WORK TO BE COMPLETED -
In the listing that follows, locate the line containing "Vietnam;Lao, site loc_0876, 2018-11-16" and the line containing "common name: squirrel". Retype exactly those two lines and every line between them, and nothing more.

THE DATA -
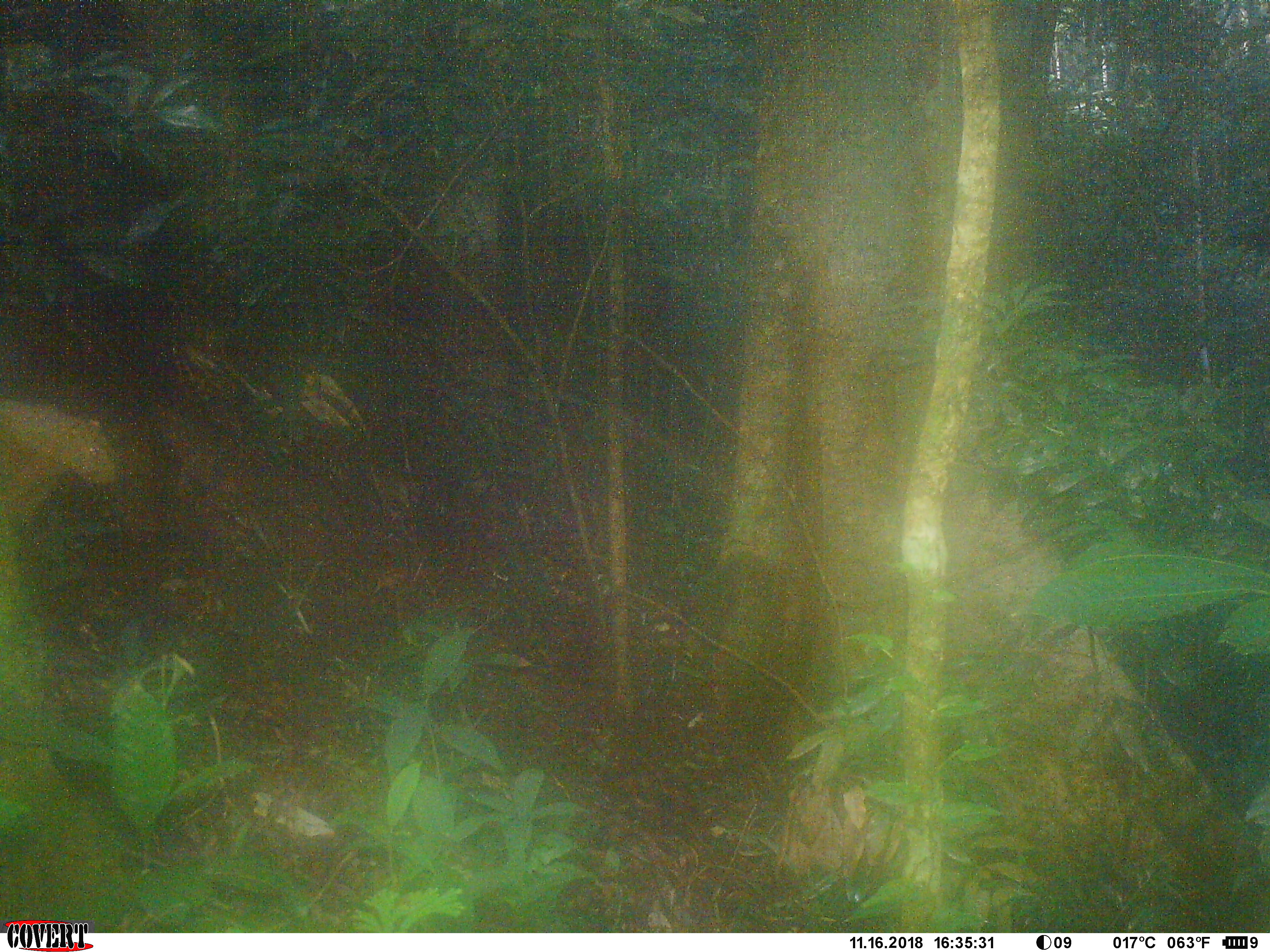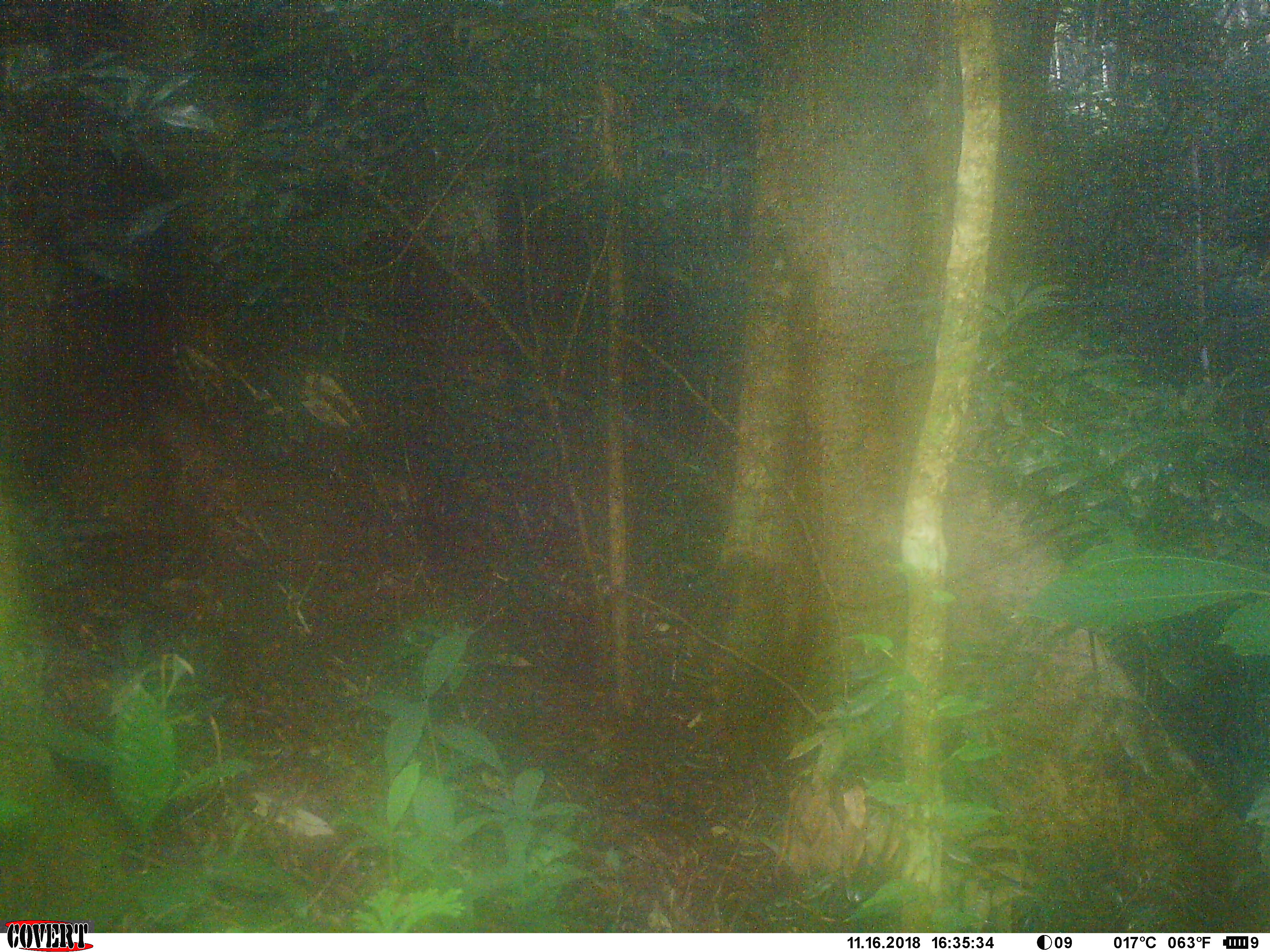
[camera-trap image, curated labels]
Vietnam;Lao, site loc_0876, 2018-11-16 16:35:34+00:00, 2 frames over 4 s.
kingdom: Animalia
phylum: Chordata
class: Mammalia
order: Rodentia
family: Sciuridae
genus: Sciurus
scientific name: Sciurus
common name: squirrel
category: unidentified squirrel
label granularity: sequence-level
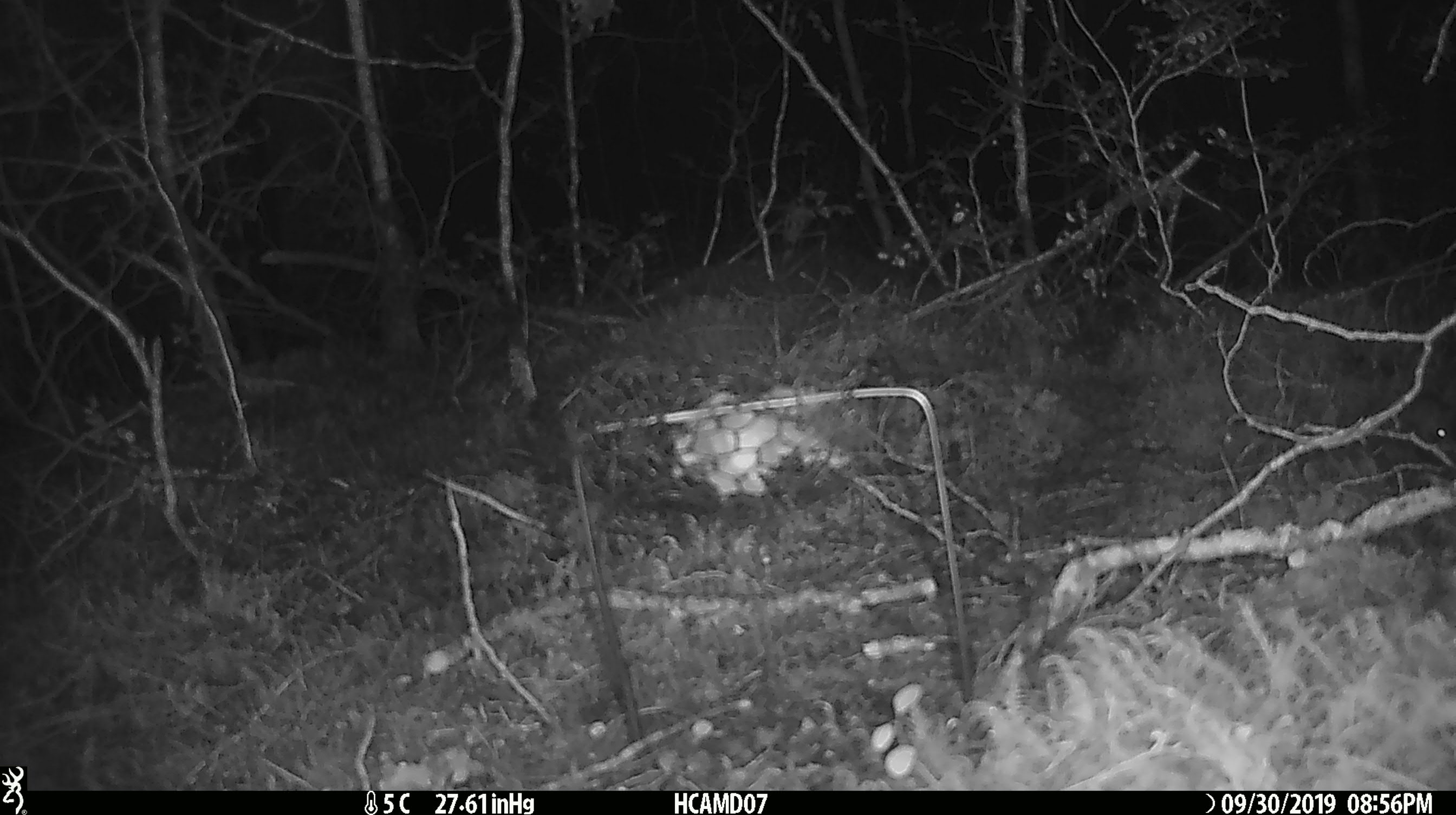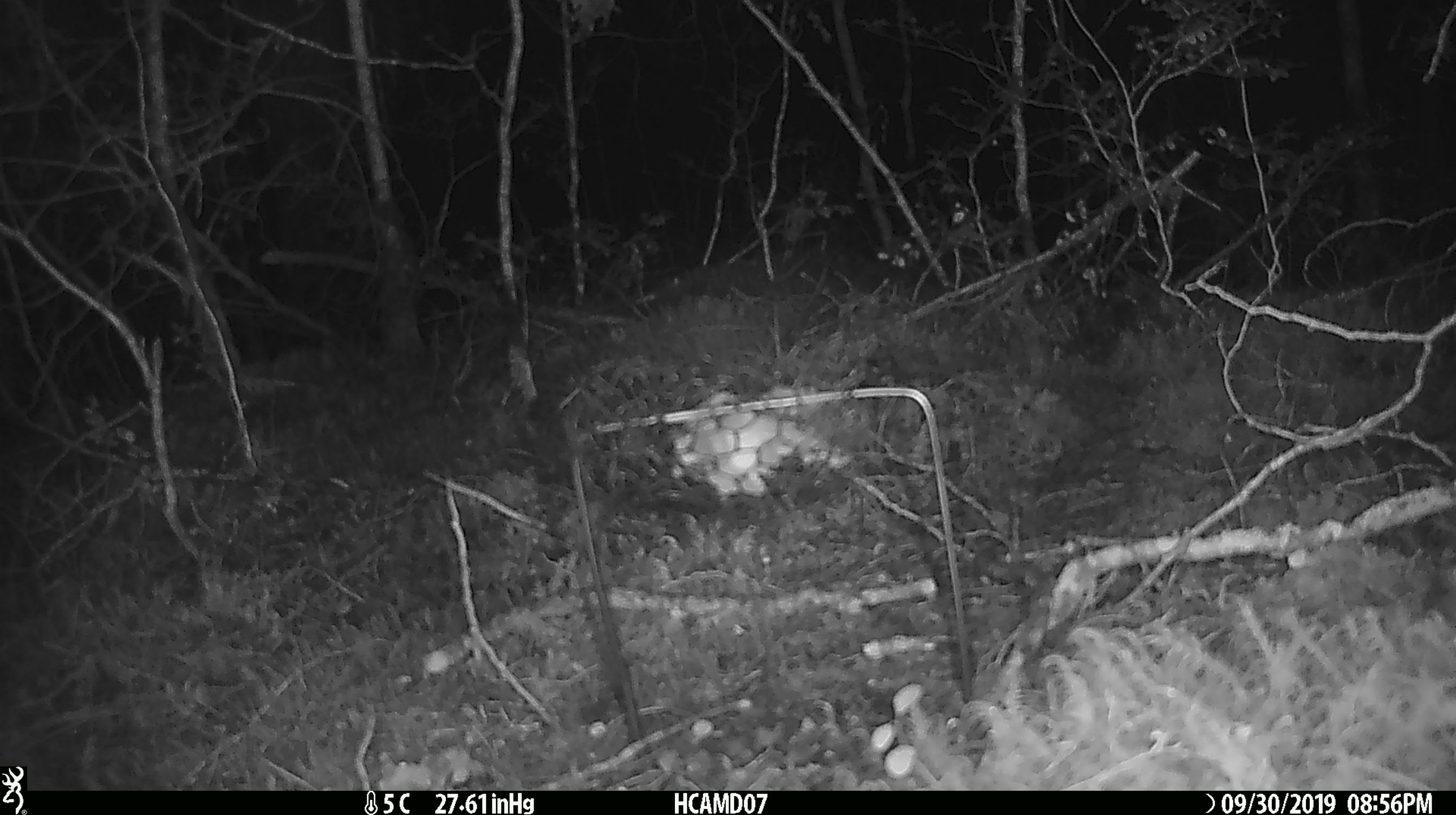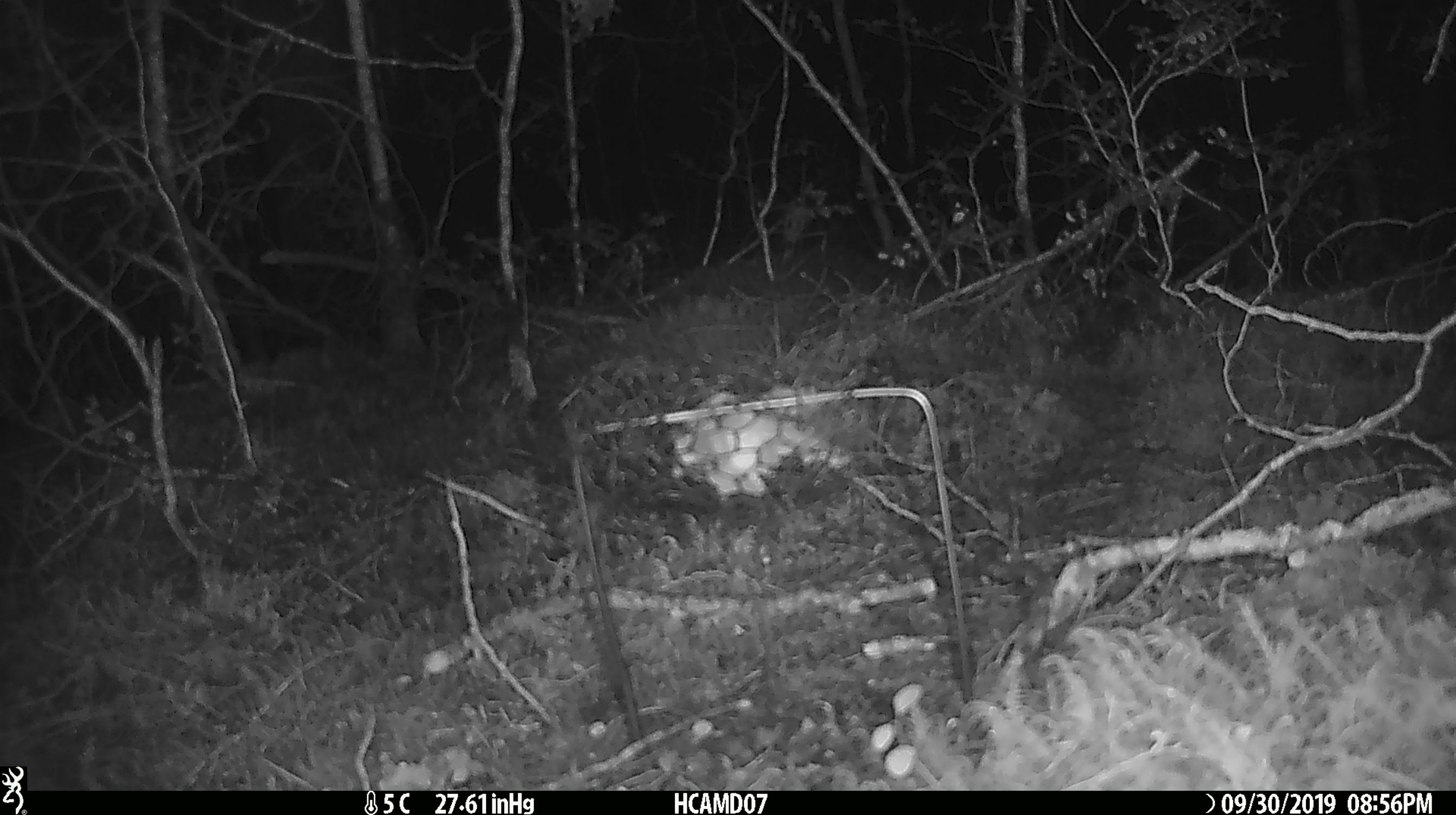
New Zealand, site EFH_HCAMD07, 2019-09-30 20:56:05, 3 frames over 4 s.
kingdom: Animalia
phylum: Chordata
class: Mammalia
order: Rodentia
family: Muridae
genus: Mus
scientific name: Mus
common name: mouse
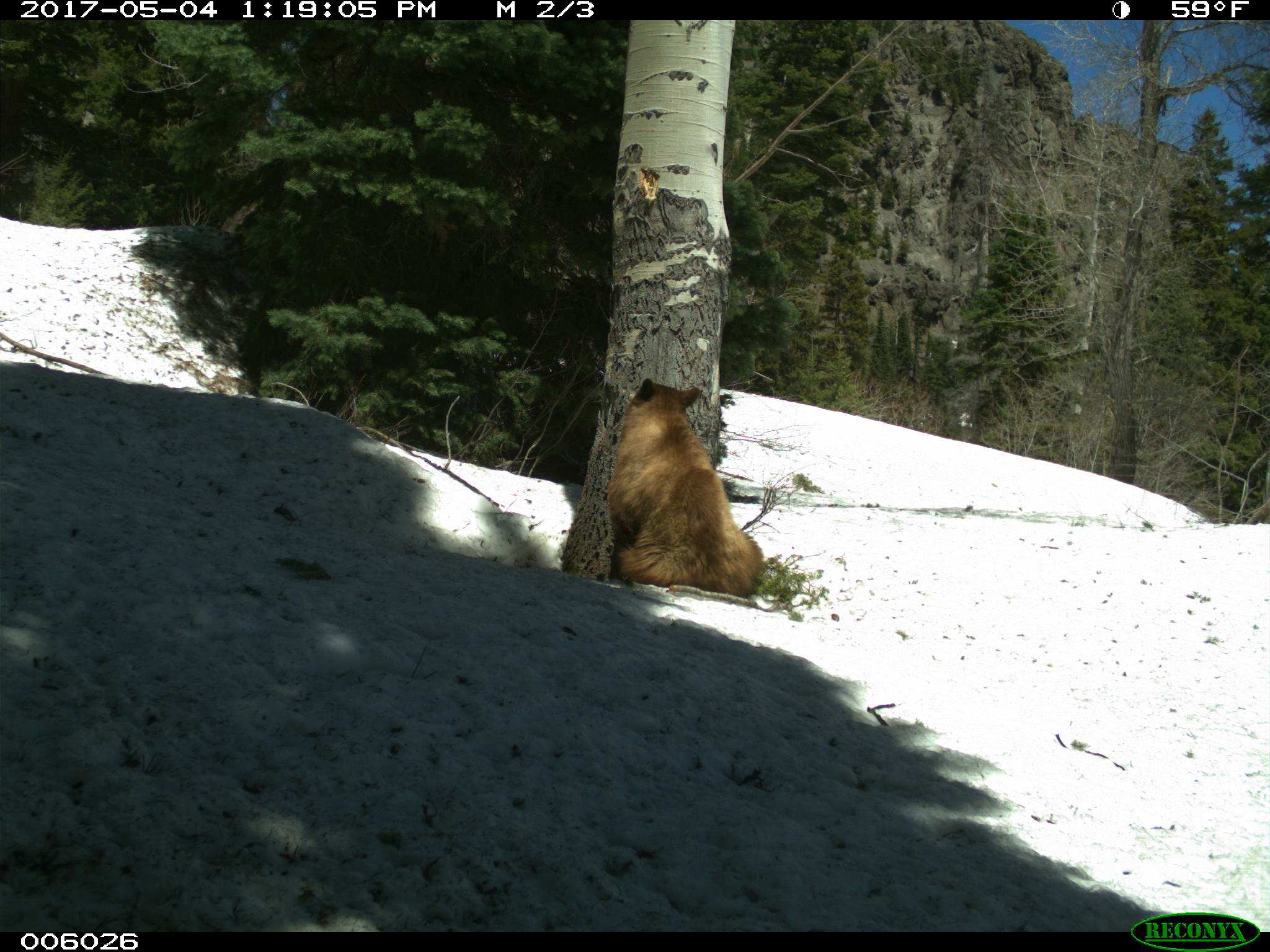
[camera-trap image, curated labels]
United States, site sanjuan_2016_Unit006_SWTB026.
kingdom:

THE ANSWER -
Vietnam;Lao, site loc_0876, 2018-11-16 16:35:34+00:00, 2 frames over 4 s.
kingdom: Animalia
phylum: Chordata
class: Mammalia
order: Rodentia
family: Sciuridae
genus: Sciurus
scientific name: Sciurus
common name: squirrel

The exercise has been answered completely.